🤖 AI Summary
This work addresses the challenge that social determinants of health (SDOH) are predominantly embedded in unstructured clinical text, hindering their direct use in computational analysis. To overcome this, the authors propose a lightweight prompt engineering approach that integrates guideline-driven concise prompts, carefully selected few-shot examples, self-consistency decoding, and post-processing quality control to enable efficient extraction of structured SDOH events using reasoning-based large language models. The method achieves a micro-averaged F1 score of 0.866 on standard benchmarks—comparable to state-of-the-art models—while substantially reducing implementation complexity. This demonstrates a compelling balance between streamlining the extraction pipeline and preserving high accuracy, offering a practical and scalable solution for SDOH information extraction from clinical narratives.
📝 Abstract
Social Determinants of Health (SDOH) refer to environmental, behavioral, and social conditions that influence how individuals live, work, and age.

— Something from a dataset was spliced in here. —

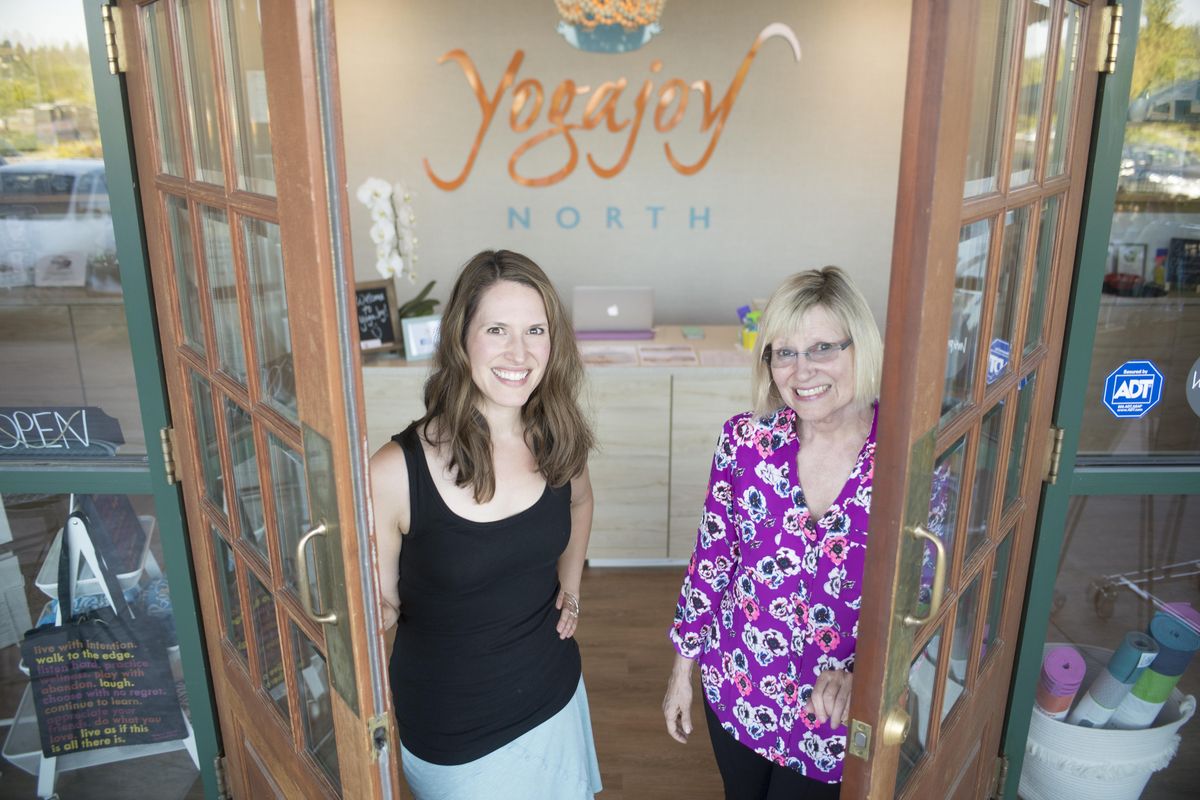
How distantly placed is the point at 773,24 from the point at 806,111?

SDOH have a significant impact on personal health outcomes, and their systematic identification and management can yield substantial improvements in patient care. However, SDOH information is predominantly captured in unstructured clinical notes within electronic health records, which limits its direct use as machine-readable entities. To address this issue, researchers have employed Natural Language Processing (NLP) techniques using pre-trained BERT-based models, demonstrating promising performance but requiring sophisticated implementation and extensive computational resources. In this study, we investigated prompt engineering strategies for extracting structured SDOH events utilizing LLMs with advanced reasoning capabilities. Our method consisted of four modules: 1) developing concise and descriptive prompts integrated with established guidelines, 2) applying few-shot learning with carefully curated examples, 3) using a self-consistency mechanism to ensure robust outputs, and 4) post-processing for quality control. Our approach achieved a micro-F1 score of 0.866, demonstrating competitive performance compared to the leading models. The results demonstrated that LLMs with reasoning capabilities are effective solutions for SDOH event extraction, offering both implementation simplicity and strong performance.